Remember that Sara Bareilles tune “Love Song”? Anytime I write about romance, I swear I sing this song in my head, expect I change the lyrics to “I’m not gonna write you a sex scene…” Seriously. Apparently Sara wrote it after her record company pressurised her to write love songs, but she refused to give into their demands. While I’ve never received similar pressure from a publisher – not that I have one – I believe 90% of all sex scenes/lyrics are unnecessary (I will never forgive JC Chasez for that ridiculous stripper song with the salad-tossing video). Why should we describe in every detail what goes inside where when even Stevie Wonder can see the characters are in love. And I hate how modern society equates love with sex; if both were one and the same, there would be no hookers. You were right not to write one during your teens; I’ve read a few hosted steamy scenes on your site, and some made me laugh.
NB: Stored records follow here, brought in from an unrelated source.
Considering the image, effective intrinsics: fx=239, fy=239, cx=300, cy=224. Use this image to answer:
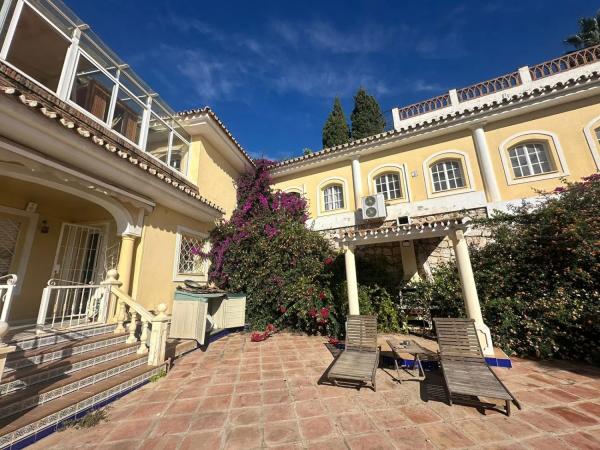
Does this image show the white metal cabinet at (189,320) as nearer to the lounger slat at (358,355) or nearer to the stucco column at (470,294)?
the lounger slat at (358,355)

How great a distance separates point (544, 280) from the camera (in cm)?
632

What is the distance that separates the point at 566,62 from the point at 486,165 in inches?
264

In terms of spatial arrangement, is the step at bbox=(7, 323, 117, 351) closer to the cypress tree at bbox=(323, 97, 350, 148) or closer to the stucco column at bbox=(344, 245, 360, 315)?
the stucco column at bbox=(344, 245, 360, 315)

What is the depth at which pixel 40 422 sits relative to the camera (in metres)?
2.95

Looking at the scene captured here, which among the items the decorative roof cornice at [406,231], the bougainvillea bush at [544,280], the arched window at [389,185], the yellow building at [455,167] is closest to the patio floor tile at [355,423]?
the yellow building at [455,167]

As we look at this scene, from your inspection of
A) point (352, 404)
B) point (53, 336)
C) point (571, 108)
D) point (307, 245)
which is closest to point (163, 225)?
point (53, 336)

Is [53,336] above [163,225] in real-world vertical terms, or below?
below

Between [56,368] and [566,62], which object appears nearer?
[56,368]

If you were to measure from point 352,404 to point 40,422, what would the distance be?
4.11 m

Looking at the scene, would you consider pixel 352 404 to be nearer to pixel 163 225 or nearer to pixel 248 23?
pixel 163 225

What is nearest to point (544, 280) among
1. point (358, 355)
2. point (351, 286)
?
point (351, 286)

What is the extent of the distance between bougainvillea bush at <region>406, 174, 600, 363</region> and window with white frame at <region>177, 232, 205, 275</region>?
7712 mm

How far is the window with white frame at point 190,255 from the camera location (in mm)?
7956

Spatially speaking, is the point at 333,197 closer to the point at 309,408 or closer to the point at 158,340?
the point at 158,340
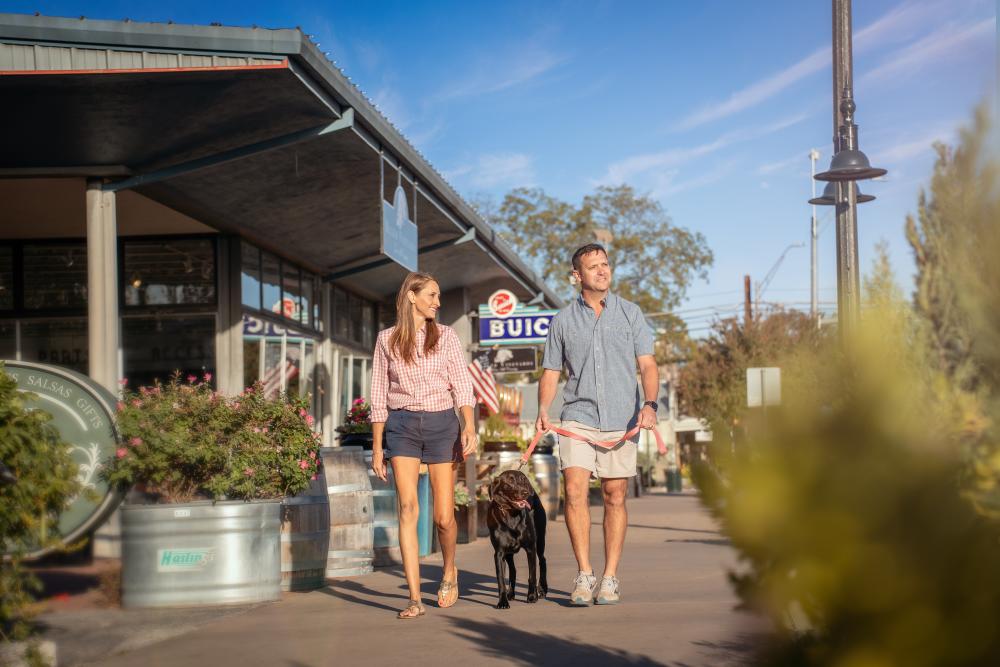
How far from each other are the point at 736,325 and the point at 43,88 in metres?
34.8

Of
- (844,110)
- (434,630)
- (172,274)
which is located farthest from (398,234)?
(434,630)

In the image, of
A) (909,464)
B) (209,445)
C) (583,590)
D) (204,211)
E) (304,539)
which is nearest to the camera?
(909,464)

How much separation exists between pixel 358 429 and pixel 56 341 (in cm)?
737

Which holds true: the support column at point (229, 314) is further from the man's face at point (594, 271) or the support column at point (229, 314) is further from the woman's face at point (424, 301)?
the man's face at point (594, 271)

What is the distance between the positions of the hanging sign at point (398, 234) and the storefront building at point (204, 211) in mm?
42

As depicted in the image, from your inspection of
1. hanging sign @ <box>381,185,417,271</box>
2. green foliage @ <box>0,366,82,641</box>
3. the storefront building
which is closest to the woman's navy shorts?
green foliage @ <box>0,366,82,641</box>

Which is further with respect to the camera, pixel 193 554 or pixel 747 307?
pixel 747 307

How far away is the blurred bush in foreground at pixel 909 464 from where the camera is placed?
1.64 m

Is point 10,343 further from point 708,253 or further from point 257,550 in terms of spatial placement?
point 708,253

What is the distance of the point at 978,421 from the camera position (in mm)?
1686

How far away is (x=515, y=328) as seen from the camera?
19844 millimetres

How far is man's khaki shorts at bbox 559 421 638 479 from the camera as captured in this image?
270 inches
You can tell they were written by virgins, but at least they’re more realistic than that fanfic where all the boys fell out, and Howie shagged each one of them to keep the peace. And don’t even get me started on those writers who give the Backstreet Wives penises and make them take their husbands from behind. It’s the sort of crap Crazy Eyes in OITNB would write…
Who knows, I might change my mind someday. Never say never, eh?
LOL I’m kind of glad I have no idea what you’re talking about with fanfic writers giving the wives penises – WTF?! I haven’t read the one where Howie shagged each of the Boys either, but I have definitely read both het and slash stories that made me laugh with the awkward sex scenes.
I have mixed feelings on sex scenes. On one hand, I tend to agree with you about the majority being unnecessary. On the other hand, I also subscribe to the notion of “show, don’t tell,” and from a reader’s perspective, a well-written sex scene can be fun to read, especially in BSB fanfic. I try to only write them if they’re relevant to the plot and move the story forward in some way. In this particular story, Nick regaining self-confidence and rediscovering his sexuality after the loss of his leg became an important storyline, which is why I eventually did write my first sex scene, even though it was outside my comfort zone. Never say never is right!
Thanks for the comment! I love reading other writers’ perspectives!
Oh, and happy birthday, Nick. And Joey Fatone. (Ducks).